* STORED DATA
*-*-*

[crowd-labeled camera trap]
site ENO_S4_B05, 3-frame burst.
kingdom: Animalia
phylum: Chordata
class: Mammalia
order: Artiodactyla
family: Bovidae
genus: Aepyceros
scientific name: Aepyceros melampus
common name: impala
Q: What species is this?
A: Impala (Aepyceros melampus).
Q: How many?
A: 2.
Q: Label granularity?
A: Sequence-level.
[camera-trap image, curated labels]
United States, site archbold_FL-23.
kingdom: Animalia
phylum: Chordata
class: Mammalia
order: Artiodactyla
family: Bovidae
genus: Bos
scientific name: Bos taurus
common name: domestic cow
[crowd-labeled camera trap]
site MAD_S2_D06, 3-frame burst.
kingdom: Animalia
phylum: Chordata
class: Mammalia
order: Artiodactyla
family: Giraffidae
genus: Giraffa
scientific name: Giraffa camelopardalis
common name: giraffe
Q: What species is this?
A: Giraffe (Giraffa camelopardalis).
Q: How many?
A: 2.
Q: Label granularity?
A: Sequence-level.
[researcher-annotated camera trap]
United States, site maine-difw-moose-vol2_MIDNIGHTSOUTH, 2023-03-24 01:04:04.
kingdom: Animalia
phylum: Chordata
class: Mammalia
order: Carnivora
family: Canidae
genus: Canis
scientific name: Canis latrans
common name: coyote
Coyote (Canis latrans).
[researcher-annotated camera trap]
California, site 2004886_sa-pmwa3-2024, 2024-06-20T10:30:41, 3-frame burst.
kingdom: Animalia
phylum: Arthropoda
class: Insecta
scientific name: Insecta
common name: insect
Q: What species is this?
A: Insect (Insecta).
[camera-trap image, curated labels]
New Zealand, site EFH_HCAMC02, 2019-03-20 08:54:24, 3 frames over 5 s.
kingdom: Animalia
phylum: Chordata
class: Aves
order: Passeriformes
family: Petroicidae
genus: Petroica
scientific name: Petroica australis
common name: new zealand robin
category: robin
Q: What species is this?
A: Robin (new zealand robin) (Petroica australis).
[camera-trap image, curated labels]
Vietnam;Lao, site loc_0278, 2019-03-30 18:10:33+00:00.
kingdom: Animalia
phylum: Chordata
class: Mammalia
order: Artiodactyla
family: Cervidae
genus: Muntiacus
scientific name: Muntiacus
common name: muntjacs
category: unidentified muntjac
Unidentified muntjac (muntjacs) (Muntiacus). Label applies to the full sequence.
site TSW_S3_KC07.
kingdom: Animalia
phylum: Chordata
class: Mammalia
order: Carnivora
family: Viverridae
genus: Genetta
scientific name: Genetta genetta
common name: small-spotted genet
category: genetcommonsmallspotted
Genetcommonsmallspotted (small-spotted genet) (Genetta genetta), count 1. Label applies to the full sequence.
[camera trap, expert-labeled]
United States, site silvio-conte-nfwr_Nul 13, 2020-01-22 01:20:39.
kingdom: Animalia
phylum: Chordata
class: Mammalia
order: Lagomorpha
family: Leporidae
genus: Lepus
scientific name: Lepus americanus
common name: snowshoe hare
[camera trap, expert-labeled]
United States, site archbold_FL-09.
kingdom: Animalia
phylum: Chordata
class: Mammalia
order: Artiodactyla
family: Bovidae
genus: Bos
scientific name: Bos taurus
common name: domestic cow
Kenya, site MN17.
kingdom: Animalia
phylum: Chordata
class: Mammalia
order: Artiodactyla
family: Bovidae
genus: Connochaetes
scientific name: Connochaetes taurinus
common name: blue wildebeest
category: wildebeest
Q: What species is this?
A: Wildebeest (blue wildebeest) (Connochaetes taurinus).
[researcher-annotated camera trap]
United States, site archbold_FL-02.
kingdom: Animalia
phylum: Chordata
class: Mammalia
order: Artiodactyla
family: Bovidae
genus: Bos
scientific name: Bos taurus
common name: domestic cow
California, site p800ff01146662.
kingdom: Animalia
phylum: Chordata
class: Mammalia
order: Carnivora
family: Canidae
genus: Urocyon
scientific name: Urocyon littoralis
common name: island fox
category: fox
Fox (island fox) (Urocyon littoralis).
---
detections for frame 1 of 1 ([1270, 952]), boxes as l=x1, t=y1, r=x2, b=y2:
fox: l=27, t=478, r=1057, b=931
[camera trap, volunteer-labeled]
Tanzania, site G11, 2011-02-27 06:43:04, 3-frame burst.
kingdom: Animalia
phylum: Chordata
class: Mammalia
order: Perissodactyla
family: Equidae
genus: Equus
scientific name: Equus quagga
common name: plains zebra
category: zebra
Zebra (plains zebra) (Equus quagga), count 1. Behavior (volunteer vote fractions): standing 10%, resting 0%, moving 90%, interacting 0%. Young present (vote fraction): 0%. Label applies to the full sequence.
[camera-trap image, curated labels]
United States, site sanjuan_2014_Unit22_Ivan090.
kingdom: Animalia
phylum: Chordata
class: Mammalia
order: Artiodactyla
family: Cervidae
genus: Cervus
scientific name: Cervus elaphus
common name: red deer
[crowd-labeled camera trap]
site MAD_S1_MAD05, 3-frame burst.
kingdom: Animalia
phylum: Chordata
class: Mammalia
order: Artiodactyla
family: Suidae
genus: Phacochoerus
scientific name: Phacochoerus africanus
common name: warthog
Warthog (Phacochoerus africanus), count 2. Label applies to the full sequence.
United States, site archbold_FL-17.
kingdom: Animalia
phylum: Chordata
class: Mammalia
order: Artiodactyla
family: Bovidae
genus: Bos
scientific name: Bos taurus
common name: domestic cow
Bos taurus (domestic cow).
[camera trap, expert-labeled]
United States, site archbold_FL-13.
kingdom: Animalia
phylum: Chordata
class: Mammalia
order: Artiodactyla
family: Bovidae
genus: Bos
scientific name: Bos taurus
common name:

*-*-*

* YOUR GOAL
What you return must be the lines above that run from the line with "genus: Genetta" to the line with "scientific name: Equus quagga", inclusive, each copied exactly.

* RESULT BELOW
genus: Genetta
scientific name: Genetta genetta
common name: small-spotted genet
category: genetcommonsmallspotted
Genetcommonsmallspotted (small-spotted genet) (Genetta genetta), count 1. Label applies to the full sequence.
[camera trap, expert-labeled]
United States, site silvio-conte-nfwr_Nul 13, 2020-01-22 01:20:39.
kingdom: Animalia
phylum: Chordata
class: Mammalia
order: Lagomorpha
family: Leporidae
genus: Lepus
scientific name: Lepus americanus
common name: snowshoe hare
[camera trap, expert-labeled]
United States, site archbold_FL-09.
kingdom: Animalia
phylum: Chordata
class: Mammalia
order: Artiodactyla
family: Bovidae
genus: Bos
scientific name: Bos taurus
common name: domestic cow
Kenya, site MN17.
kingdom: Animalia
phylum: Chordata
class: Mammalia
order: Artiodactyla
family: Bovidae
genus: Connochaetes
scientific name: Connochaetes taurinus
common name: blue wildebeest
category: wildebeest
Q: What species is this?
A: Wildebeest (blue wildebeest) (Connochaetes taurinus).
[researcher-annotated camera trap]
United States, site archbold_FL-02.
kingdom: Animalia
phylum: Chordata
class: Mammalia
order: Artiodactyla
family: Bovidae
genus: Bos
scientific name: Bos taurus
common name: domestic cow
California, site p800ff01146662.
kingdom: Animalia
phylum: Chordata
class: Mammalia
order: Carnivora
family: Canidae
genus: Urocyon
scientific name: Urocyon littoralis
common name: island fox
category: fox
Fox (island fox) (Urocyon littoralis).
---
detections for frame 1 of 1 ([1270, 952]), boxes as l=x1, t=y1, r=x2, b=y2:
fox: l=27, t=478, r=1057, b=931
[camera trap, volunteer-labeled]
Tanzania, site G11, 2011-02-27 06:43:04, 3-frame burst.
kingdom: Animalia
phylum: Chordata
class: Mammalia
order: Perissodactyla
family: Equidae
genus: Equus
scientific name: Equus quagga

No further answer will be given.